Every line holding the string "pads" is to be copied from the entries below.

========

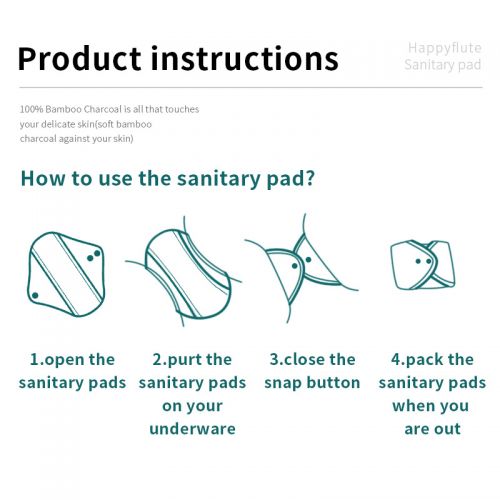 Product instructions

Happyflute
Sanitary pad

100% Bamboo Charcoal is all that touches your delicate skin(soft bamboo charcoal against your skin)

How to use the sanitary pad?

1.open the sanitary pads

2.purt the sanitary pads on your underware

3.close the snap button

4.pack the sanitary pads when you are out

========

# [THE COMPLETED TASK]
1.open the sanitary pads
2.purt the sanitary pads on your underware
4.pack the sanitary pads when you are out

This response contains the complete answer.